## STUDY TEXT
++++++++

If you do not already have DLight running, start it by typing:

installation_directory/bin/dlight

Running the Sample Application

In DLight, click the New DLight Target button . In the target dialog box:
1. Click the Executable Target tab.
2. Type the pathname to your profilingdemo executable in the Run field, or click Browse to use the Open dialog box to browse to your profilingdemo executable file.
3. The sample application does not take any arguments, so leave the Arguments field blank.
4. You would only use the Trace field if you wanted to trace a child process of the executable, so leave that field blank also.
5. Click Run.
6. If you were not logged in as root when you started DLight, you are prompted for your root password.
The ProfilingDemo application starts executing and the Run Monitor window starts displaying dynamic graphs. In the Output window, the ProfilingDemo program tells you what it is doing so you can match the output to the data represented in the graphs.
Press Enter each time the program requests it until execution is finished.

Using the Indicator Controls

At the bottom of the Run Monitor window, you can see sliders for controlling your view of the graphs: View slider, Details slider, and Time slider. Place your mouse cursor over the end points of the sliders for information about the sliders.
Click and hold your mouse cursor on the Time slider and drag the slider to the left to see the beginning of the run. All the graphs slide in unison so you can see what happened in each area (CPU, memory, threads, I/O) at any given time, and see the relationships between them.
Drag the Time slider from left to right to see the complete run.
Move your mouse cursor to the View slider, the control that overlays the time units. The View slider controls let you select what part of the run time is displayed in the graphs.
Click and drag the left handle of the View slider, the start point, all the way to the beginning of the run. The graphs now show the entire run at once. The effect is similar to zooming out as far as possible. Notice that the Time slider is not functional when you select the complete run time. You are already looking at all the data so there is nothing left to scroll.
Now let's focus our attention closer. Drag the start point of the View slider to the right. As you drag the handle, the graphs zoom in to focus on the area toward the end of the run. Notice that the Time slider can again be used to scroll back and forth in the run time.
Place your mouse cursor over the end points of the orange colored Details slider for a description of how to use the slider. The Details slider controls enable you to select a portion of the run time to examine in detail.
Drag the start point of the Details slider to a later time than the start point of the View slider. Notice that the graphs are grayed out in the area in front of the start point, giving a highlight effect to the graph between the start and end points.
When you click on any of the graphs' detail buttons (Thread Details, Hot Spots, Memory Leaks, Sync Problems, or I/O Details), the data for the highlighted area is shown in a details tab.
Drag the start point of the View slider back to the beginning of the run so you can see all the data.

++++++++

## STUDY MATERIAL
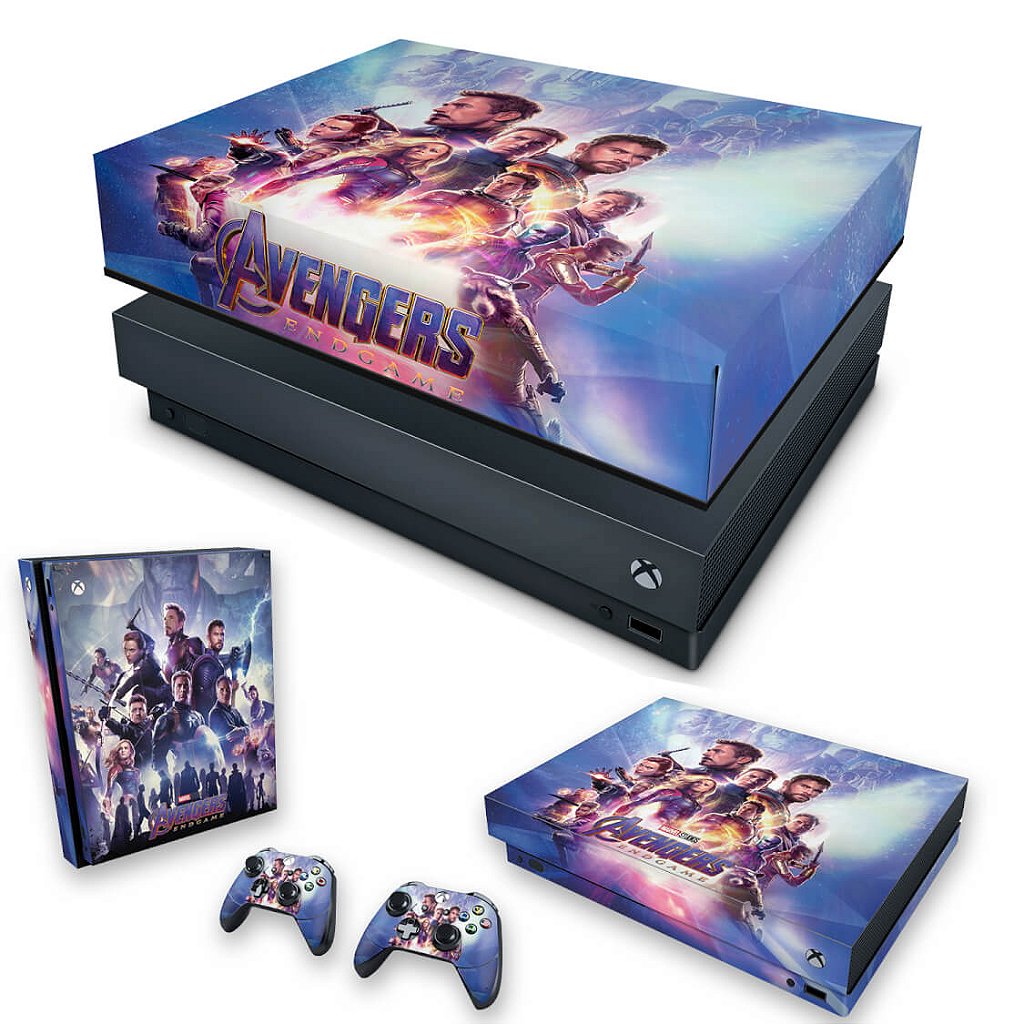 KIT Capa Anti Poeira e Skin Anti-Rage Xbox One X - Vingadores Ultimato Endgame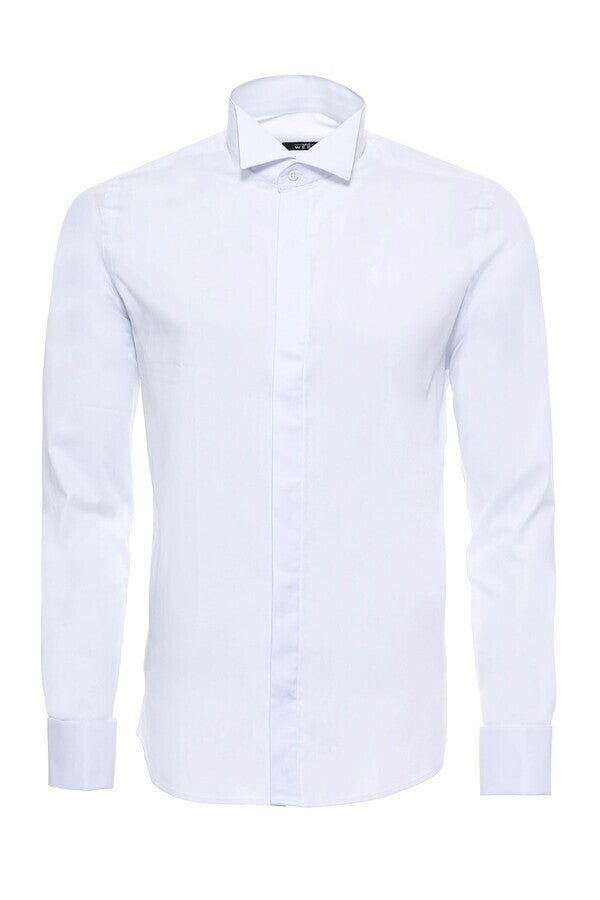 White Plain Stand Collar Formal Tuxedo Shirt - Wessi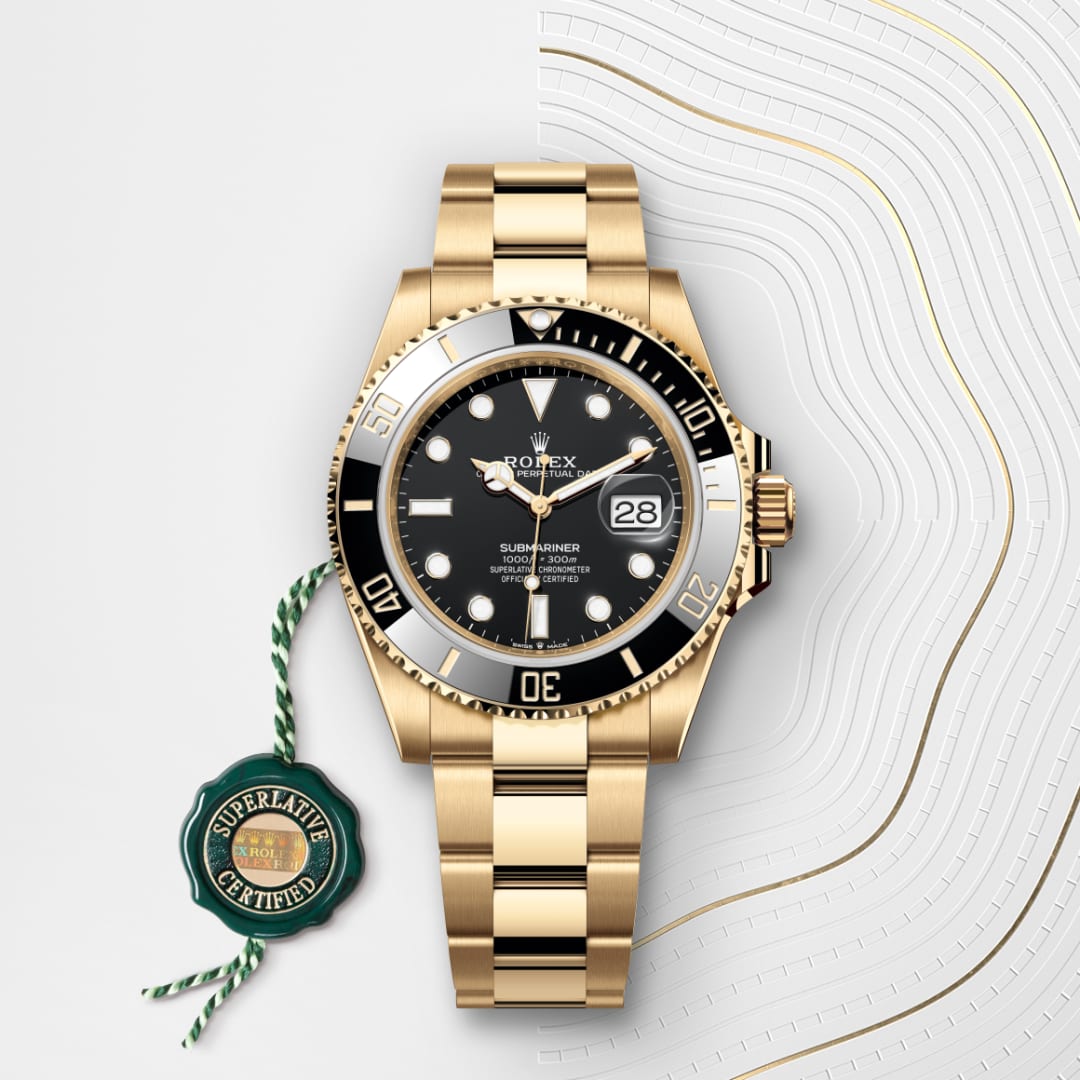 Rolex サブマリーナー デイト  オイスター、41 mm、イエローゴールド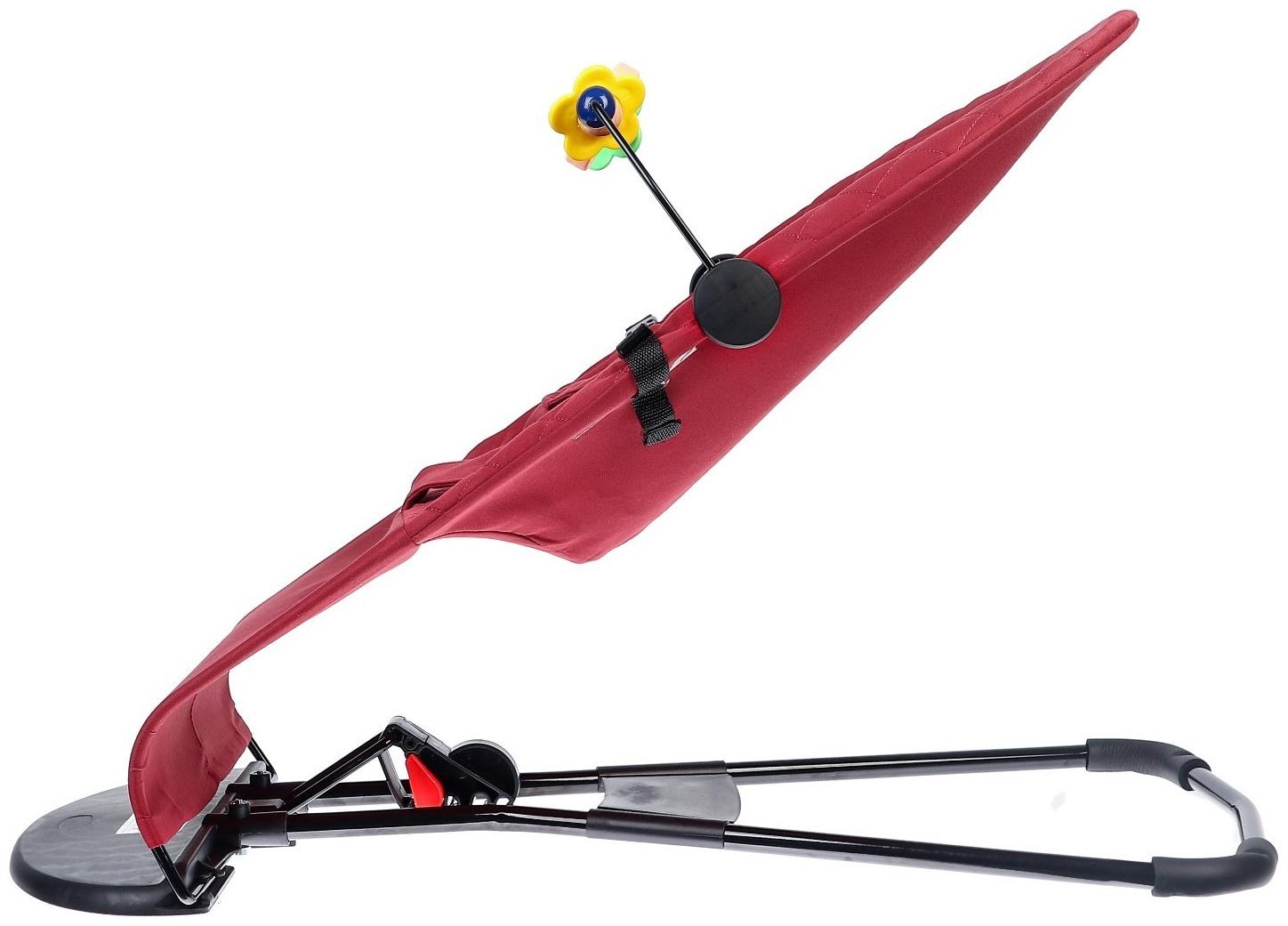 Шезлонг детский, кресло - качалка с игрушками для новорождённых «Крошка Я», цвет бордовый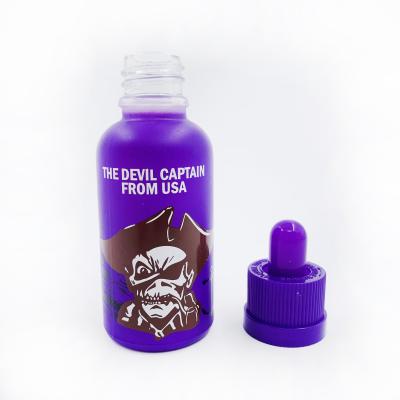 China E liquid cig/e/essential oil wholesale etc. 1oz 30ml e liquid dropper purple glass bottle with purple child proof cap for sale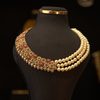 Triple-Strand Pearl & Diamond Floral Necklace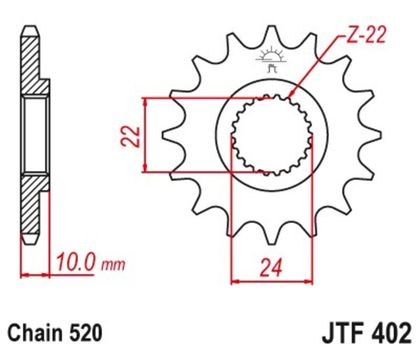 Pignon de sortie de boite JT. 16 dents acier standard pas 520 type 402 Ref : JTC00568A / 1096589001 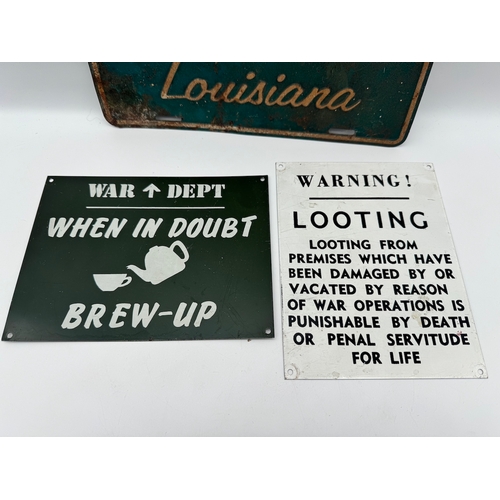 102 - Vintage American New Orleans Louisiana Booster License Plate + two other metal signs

++++++++

## PARTS OF THE EXERCISE
1. Answer these about the DLight tutorial:
(a) Which tab is clicked first in the target dialog box?
(b) What three sliders appear at the bottom of the Run Monitor window?
(c) What color is the Details slider?
2. Retype the DLight tutorial word for word from "Click and drag" to "the run time.".
The records aren't used in any of this work.

## TASK SOLUTIONS
1.
(a) The Executable Target tab.
(b) The View slider, the Details slider, and the Time slider.
(c) Orange.

2.
Click and drag the left handle of the View slider, the start point, all the way to the beginning of the run. The graphs now show the entire run at once. The effect is similar to zooming out as far as possible. Notice that the Time slider is not functional when you select the complete run time. You are already looking at all the data so there is nothing left to scroll.
Now let's focus our attention closer. Drag the start point of the View slider to the right. As you drag the handle, the graphs zoom in to focus on the area toward the end of the run. Notice that the Time slider can again be used to scroll back and forth in the run time.